KUTIPAN TEKS
Komposisi etnis Laos sangat beragam, dengan lebih dari 49 kelompok etnis yang diakui secara resmi, meskipun beberapa sumber menyebutkan jumlah yang lebih tinggi. Bahasa resmi adalah bahasa Lao. Distribusi agama utama adalah Buddhisme Theravada, yang dianut oleh sekitar 66% populasi, diikuti oleh kepercayaan tradisional/animisme (sekitar 30,7%), Kristen (sekitar 1,5%), dan agama lainnya atau tidak beragama (sekitar 1,8%).
10.1.1. Kelompok Etnis

Penduduk Laos secara tradisional dikategorikan berdasarkan distribusi ketinggian tempat tinggal mereka, yang agak berkorelasi dengan pengelompokan etnis:
- Lao Loum (Lao Dataran Rendah)**: Merupakan kelompok etnis mayoritas, mencakup lebih dari setengah populasi negara (sekitar 53,2% pada sensus 2015). Mereka sebagian besar adalah etnis Lao yang berbahasa Tai dan tinggal di dataran rendah sepanjang Sungai Mekong dan anak-anak sungainya. Mereka secara tradisional mempraktikkan pertanian padi sawah.

Blok data:
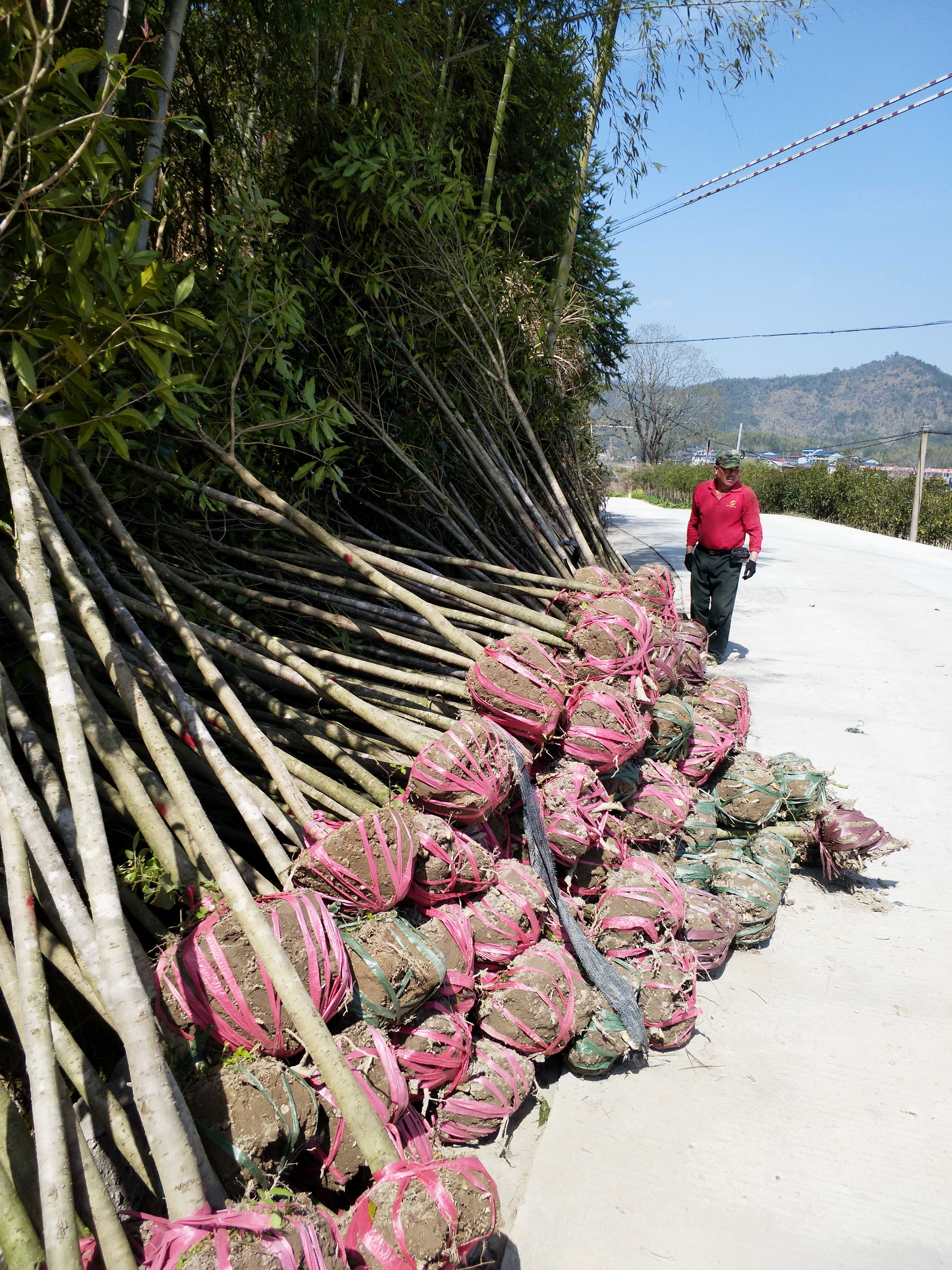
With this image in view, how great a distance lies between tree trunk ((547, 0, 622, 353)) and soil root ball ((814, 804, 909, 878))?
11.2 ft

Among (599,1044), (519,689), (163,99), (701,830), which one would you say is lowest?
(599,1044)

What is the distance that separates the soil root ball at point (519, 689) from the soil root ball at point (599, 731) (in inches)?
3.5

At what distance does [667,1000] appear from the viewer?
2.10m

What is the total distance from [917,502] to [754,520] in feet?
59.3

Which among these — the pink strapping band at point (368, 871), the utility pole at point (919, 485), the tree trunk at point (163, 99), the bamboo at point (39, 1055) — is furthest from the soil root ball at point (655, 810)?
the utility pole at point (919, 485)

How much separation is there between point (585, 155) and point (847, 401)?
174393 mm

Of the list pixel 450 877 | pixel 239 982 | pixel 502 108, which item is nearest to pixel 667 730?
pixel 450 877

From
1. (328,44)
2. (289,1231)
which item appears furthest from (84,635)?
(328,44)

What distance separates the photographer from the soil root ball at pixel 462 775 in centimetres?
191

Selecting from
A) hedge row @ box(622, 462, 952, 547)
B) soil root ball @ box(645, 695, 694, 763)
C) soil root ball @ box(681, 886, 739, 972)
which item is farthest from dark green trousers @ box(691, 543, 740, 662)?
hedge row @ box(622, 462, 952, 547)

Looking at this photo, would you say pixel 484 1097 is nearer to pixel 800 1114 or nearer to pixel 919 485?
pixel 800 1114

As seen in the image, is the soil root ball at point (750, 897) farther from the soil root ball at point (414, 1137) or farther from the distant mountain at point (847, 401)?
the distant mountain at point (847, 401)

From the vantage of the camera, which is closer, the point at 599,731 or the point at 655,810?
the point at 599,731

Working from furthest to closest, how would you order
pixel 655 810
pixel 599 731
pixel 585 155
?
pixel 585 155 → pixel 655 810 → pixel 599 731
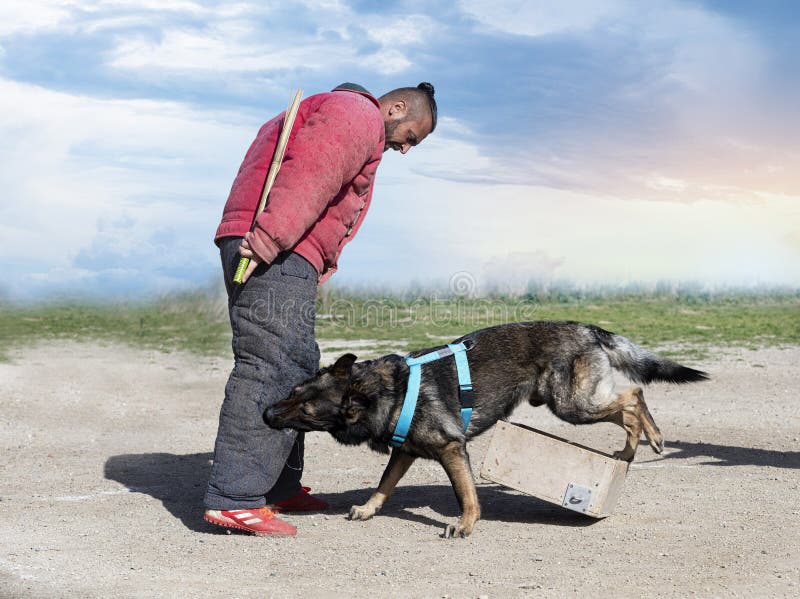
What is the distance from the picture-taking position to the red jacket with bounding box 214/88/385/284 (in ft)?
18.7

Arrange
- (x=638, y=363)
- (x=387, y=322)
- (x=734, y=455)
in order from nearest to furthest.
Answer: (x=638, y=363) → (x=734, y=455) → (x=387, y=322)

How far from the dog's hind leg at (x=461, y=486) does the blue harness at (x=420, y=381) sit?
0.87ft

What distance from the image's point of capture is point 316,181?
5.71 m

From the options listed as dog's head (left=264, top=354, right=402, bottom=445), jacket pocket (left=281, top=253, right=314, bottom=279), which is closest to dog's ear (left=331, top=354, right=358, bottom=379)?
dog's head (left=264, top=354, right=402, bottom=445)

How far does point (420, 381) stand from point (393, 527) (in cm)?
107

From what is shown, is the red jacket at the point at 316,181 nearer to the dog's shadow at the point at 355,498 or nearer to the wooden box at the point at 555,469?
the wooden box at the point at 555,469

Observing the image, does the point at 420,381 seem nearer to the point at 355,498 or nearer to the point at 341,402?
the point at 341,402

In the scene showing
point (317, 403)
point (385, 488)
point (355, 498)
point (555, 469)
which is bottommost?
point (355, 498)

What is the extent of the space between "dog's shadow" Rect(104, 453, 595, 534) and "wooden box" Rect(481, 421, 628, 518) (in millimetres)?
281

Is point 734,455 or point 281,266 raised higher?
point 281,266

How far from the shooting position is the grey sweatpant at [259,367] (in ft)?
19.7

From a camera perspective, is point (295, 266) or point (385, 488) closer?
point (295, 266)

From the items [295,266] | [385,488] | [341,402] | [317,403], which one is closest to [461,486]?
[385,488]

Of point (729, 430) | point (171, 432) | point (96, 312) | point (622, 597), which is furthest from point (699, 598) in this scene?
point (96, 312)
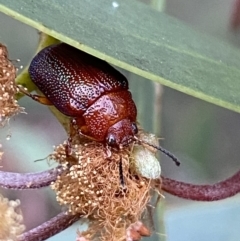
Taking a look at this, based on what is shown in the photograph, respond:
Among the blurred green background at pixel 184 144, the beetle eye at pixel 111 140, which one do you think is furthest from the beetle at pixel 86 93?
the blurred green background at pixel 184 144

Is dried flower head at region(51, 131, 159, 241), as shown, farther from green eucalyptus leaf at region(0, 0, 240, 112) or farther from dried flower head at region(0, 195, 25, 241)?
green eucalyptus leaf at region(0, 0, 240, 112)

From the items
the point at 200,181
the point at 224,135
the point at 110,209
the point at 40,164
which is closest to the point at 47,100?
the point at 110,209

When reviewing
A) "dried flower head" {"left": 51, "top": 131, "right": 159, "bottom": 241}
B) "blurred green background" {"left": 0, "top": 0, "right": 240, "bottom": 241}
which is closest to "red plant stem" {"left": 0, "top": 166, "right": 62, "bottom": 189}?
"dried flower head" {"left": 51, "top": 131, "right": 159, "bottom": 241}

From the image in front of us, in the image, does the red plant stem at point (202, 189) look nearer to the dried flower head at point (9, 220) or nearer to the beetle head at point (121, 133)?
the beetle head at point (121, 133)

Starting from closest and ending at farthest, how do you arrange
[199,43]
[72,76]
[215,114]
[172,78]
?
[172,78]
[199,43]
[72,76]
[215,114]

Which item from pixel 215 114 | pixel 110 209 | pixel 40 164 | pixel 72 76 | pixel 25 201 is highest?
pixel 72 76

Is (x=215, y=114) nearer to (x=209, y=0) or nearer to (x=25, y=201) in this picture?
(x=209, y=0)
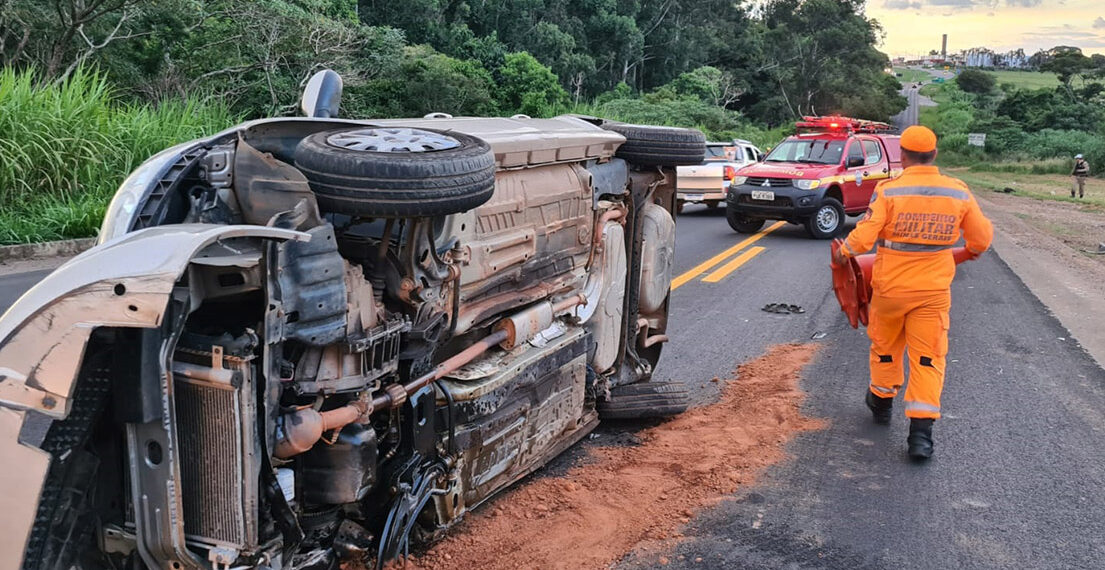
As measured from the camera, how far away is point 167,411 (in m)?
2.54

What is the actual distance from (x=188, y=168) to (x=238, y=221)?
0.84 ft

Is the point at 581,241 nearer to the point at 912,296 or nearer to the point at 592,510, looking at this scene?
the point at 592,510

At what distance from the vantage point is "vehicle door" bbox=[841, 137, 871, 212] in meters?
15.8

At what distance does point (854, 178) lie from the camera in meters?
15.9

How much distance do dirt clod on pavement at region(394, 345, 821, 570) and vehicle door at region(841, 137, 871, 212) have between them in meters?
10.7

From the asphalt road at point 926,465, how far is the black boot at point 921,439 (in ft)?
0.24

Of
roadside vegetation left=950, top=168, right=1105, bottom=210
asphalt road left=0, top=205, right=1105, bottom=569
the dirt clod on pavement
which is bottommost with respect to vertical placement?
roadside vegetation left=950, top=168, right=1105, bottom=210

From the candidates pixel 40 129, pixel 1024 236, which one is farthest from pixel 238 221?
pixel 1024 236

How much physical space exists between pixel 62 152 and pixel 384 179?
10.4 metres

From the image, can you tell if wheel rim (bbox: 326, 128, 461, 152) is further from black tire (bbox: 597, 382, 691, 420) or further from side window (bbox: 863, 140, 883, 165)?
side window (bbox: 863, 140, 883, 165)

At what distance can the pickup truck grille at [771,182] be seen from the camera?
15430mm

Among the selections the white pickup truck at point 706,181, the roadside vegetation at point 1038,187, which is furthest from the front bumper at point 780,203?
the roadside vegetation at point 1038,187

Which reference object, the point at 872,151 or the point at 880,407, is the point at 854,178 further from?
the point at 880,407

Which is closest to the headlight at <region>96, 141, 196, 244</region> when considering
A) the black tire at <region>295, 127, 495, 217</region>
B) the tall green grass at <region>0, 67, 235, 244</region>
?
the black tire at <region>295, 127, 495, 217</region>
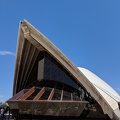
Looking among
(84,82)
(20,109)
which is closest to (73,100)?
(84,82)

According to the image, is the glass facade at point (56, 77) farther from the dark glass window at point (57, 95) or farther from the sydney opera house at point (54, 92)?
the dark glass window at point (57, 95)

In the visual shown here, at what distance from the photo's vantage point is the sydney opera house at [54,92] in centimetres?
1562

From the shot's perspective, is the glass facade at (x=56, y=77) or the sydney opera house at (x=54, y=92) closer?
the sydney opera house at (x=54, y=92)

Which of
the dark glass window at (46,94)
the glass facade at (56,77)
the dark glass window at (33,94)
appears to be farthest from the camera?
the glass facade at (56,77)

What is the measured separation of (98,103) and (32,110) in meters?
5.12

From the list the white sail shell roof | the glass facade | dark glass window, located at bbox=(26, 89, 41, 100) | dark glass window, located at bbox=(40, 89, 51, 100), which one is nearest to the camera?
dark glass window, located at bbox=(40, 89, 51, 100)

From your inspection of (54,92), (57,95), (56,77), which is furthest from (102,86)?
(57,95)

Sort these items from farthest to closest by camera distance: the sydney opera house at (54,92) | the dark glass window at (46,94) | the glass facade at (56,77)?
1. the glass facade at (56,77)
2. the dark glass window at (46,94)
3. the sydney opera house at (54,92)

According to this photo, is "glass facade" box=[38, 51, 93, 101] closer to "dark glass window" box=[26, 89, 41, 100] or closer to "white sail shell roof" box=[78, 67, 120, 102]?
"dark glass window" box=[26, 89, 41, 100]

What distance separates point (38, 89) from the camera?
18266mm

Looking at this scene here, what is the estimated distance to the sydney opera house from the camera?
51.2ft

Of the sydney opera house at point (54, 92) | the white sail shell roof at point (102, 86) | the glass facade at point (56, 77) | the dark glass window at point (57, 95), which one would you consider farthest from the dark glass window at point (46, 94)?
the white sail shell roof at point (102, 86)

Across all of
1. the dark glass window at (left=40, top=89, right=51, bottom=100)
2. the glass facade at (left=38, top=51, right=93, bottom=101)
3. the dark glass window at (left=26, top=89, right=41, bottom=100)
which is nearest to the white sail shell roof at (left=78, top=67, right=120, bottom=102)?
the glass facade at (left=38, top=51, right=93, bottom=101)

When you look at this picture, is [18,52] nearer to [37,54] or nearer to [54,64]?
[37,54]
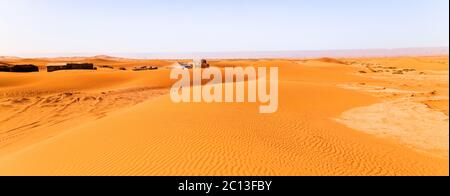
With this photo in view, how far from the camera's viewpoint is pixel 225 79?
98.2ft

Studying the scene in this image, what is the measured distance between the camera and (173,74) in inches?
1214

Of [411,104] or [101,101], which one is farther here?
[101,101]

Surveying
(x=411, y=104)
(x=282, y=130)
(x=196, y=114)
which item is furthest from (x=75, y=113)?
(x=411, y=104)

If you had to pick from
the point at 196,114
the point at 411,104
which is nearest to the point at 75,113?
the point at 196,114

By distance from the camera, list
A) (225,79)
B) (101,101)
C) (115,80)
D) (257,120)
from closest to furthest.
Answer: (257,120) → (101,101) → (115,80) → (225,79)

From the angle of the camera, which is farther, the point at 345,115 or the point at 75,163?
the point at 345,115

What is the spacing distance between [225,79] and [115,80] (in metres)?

DAFTAR TUGAS
A. Salin teks tentang penduduk Laos dengan tepat, mulai dari "Komposisi etnis Laos" dan berakhir pada "beragama (sekitar 1,8%).".
B. Menurut teks tentang penduduk Laos, berapa persen populasi yang menganut Buddhisme Theravada?
C. Lanjutkan teks tentang penduduk Laos setelah kalimat terakhir yang ditampilkan.

KUMPULAN JAWABAN
A.
Komposisi etnis Laos sangat beragam, dengan lebih dari 49 kelompok etnis yang diakui secara resmi, meskipun beberapa sumber menyebutkan jumlah yang lebih tinggi. Bahasa resmi adalah bahasa Lao. Distribusi agama utama adalah Buddhisme Theravada, yang dianut oleh sekitar 66% populasi, diikuti oleh kepercayaan tradisional/animisme (sekitar 30,7%), Kristen (sekitar 1,5%), dan agama lainnya atau tidak beragama (sekitar 1,8%).

B. Sekitar 66%.

C.
- Lao Theung (Lao Lereng Gunung/Dataran Tengah)**: Mencakup sekitar 20-30% populasi (sekitar 11% untuk Khmu saja pada 2015, namun Lao Theung mencakup banyak kelompok lain). Kelompok ini terdiri dari berbagai suku yang berbicara bahasa Mon-Khmer, seperti Khmu, Katang, dan Makong. Mereka dianggap sebagai penduduk asli wilayah Laos utara dan umumnya tinggal di lereng gunung pada ketinggian sedang. Secara historis, istilah "Kha" yang merendahkan (berarti 'budak') digunakan oleh Lao Loum untuk merujuk pada mereka.
- Lao Soung (Lao Dataran Tinggi)**: Mencakup sekitar 10-15% populasi (Hmong sekitar 9,2% pada 2015). Kelompok ini terdiri dari suku-suku yang tinggal di daerah pegunungan tinggi, seperti Hmong, Yao (Mien), Akha, dan kelompok berbahasa Tibeto-Burma lainnya. Banyak dari kelompok ini bermigrasi ke Laos dari Tiongkok selatan pada abad-abad yang lebih baru, seringkali untuk menghindari tekanan politik atau mencari lahan baru.
Pemerintah Laos secara resmi mengakui 49 kelompok etnis, tetapi beberapa klasifikasi lain menyebutkan hingga lebih dari 100 sub-kelompok. Keberagaman etnis ini merupakan aset budaya yang penting, tetapi juga menghadirkan tantangan dalam hal pembangunan yang merata dan perlindungan hak-hak minoritas. Isu-isu terkait hak atas tanah, akses terhadap sumber daya, partisipasi politik, dan pelestarian budaya minoritas menjadi perhatian penting dari perspektif hak asasi manusia dan keadilan sosial. Konflik dengan beberapa kelompok Hmong pasca-1975 juga merupakan bagian dari sejarah kompleks hubungan antar-etnis di Laos.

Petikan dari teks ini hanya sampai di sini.